Während der Hauptreisesaison kam es zu wiederholten Ausfällen des Systems. Die Ursache ist banal und doch kritisch: Es fehlt an ausreichend Personal, um das System rund um die Uhr zu überwachen und zu betreiben. Bei Problemen oder Sicherheitsvorfällen wird das System notfalls abgeschaltet, um grössere Schäden zu vermeiden. Dies führt aber zu unmittelbaren Auswirkungen für Reisende: Lange Wartezeiten an Grenzkontrollschaltern und verpasste Flugverbindungen.
Für die IT-Infrastruktur ist dies ein klassisches Problem: Grosse, sicherheitskritische Systeme erfordern kontinuierliche Überwachung und schnelle Reaktionsfähigkeit. Das erfordert ausreichend qualifiziertes Personal. Offenbar war dieser Aspekt bei der Planung oder Budgetierung des EES-Projekts nicht ausreichend berücksichtigt.
Für Unternehmen ist dies ein warnendes Beispiel. Wenn Sie Ihre eigenen kritischen Systeme betreiben oder in die Cloud auslagern, ist ausreichende Ressourcenplanung für den operativen Betrieb essentiell.

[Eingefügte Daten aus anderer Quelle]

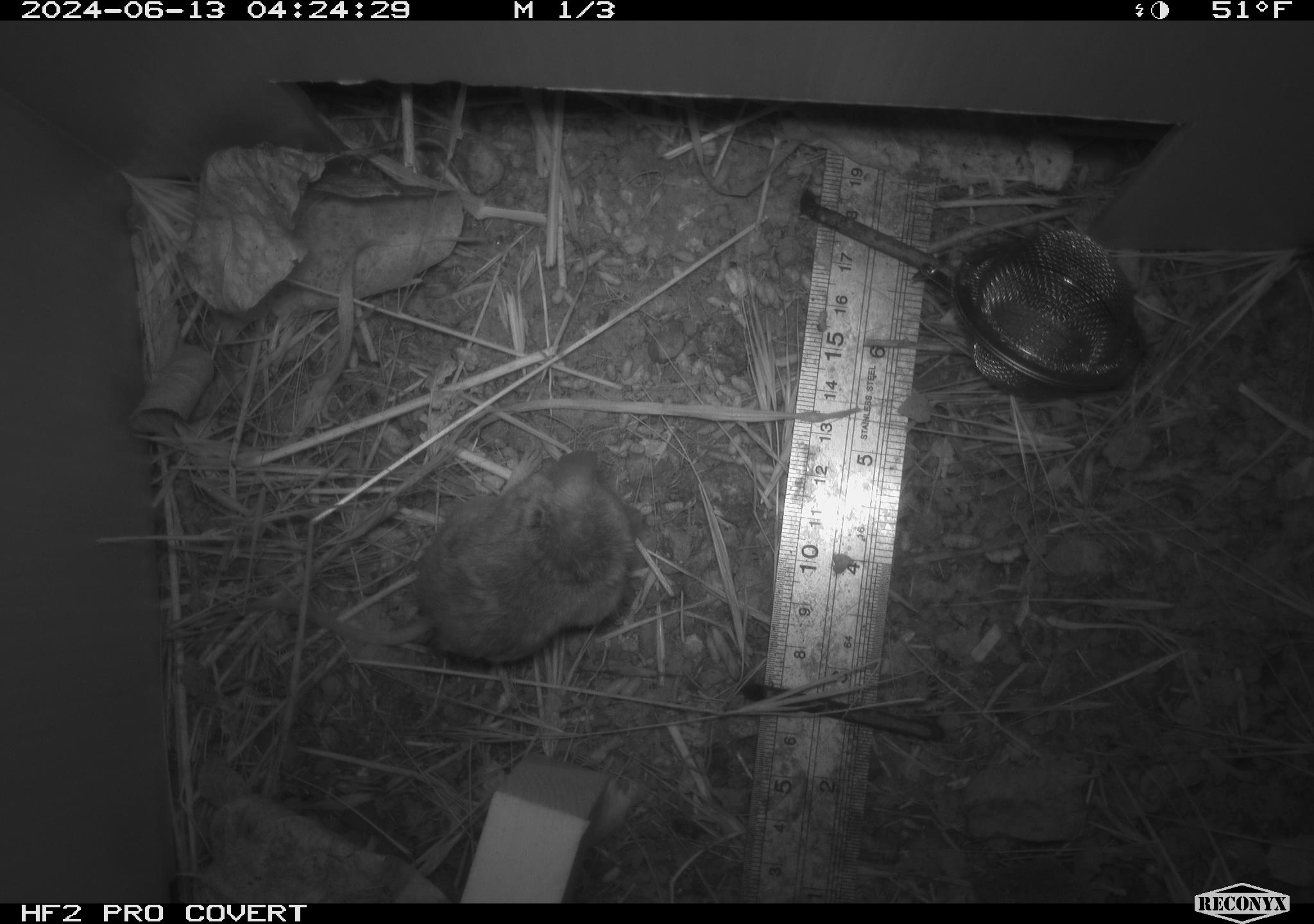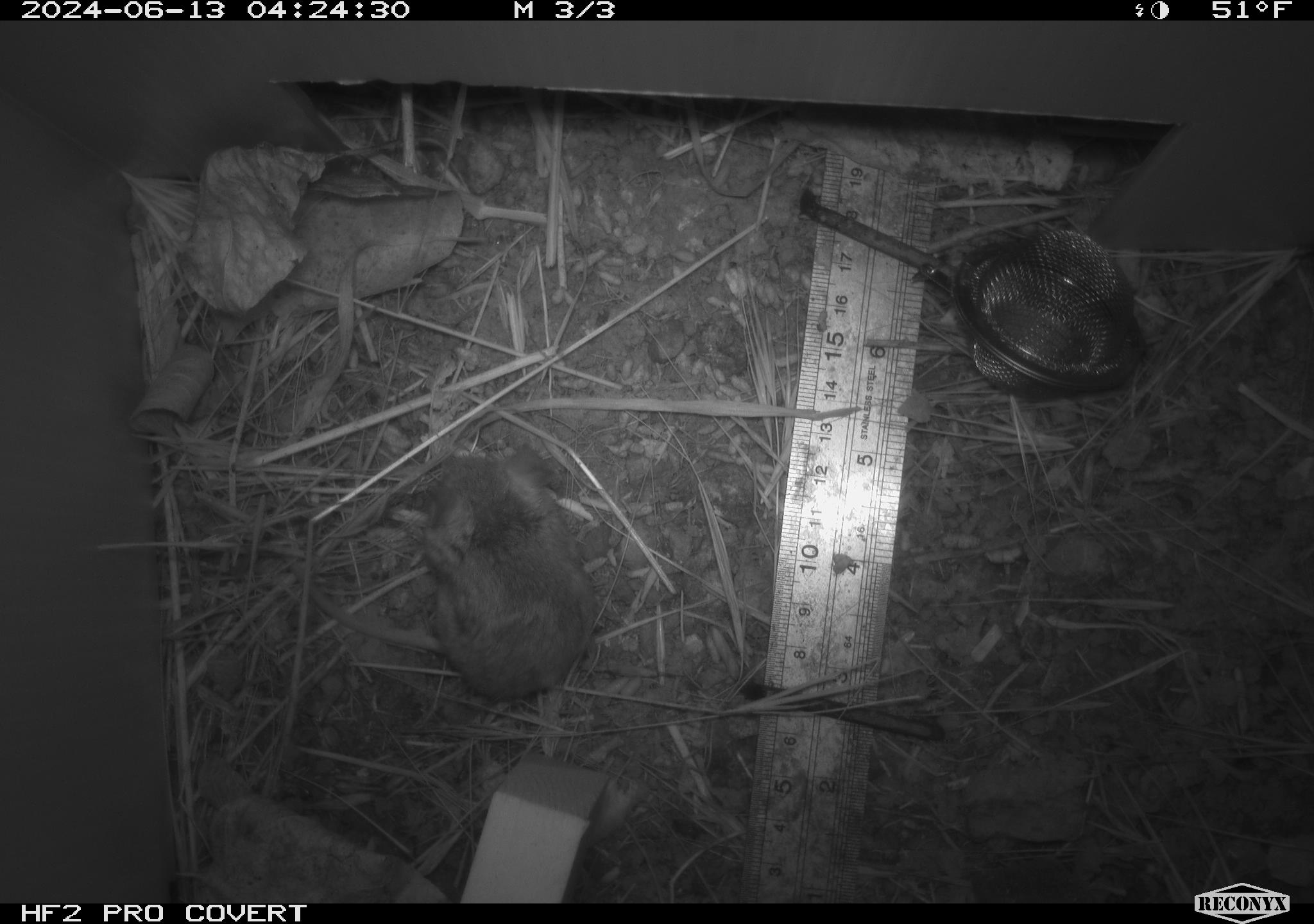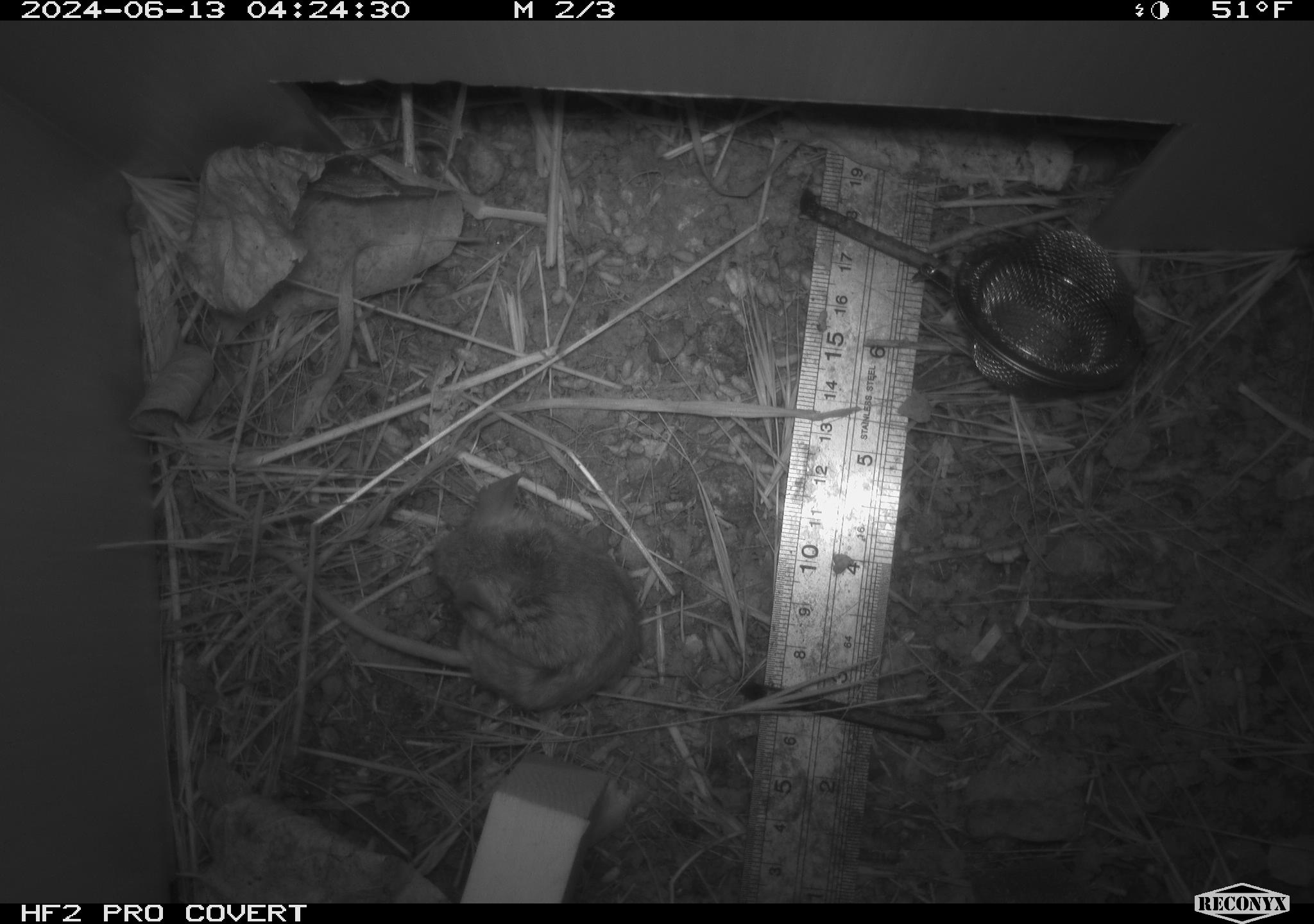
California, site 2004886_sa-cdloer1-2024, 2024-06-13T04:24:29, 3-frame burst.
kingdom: Animalia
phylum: Chordata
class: Mammalia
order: Rodentia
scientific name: Rodentia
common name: mouse species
Mouse species (Rodentia).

Ein System, das häufig ausfällt oder abgeschaltet werden muss, ist weniger wert als ein einfacheres System, das zuverlässig läuft.
Für Reisende und Geschäftsleute ist EES aktuell eine Verlässlichkeitsrisiko. Die Behörden müssen schnell zusätzliches Personal aufbauen, um das System stabil zu betreiben.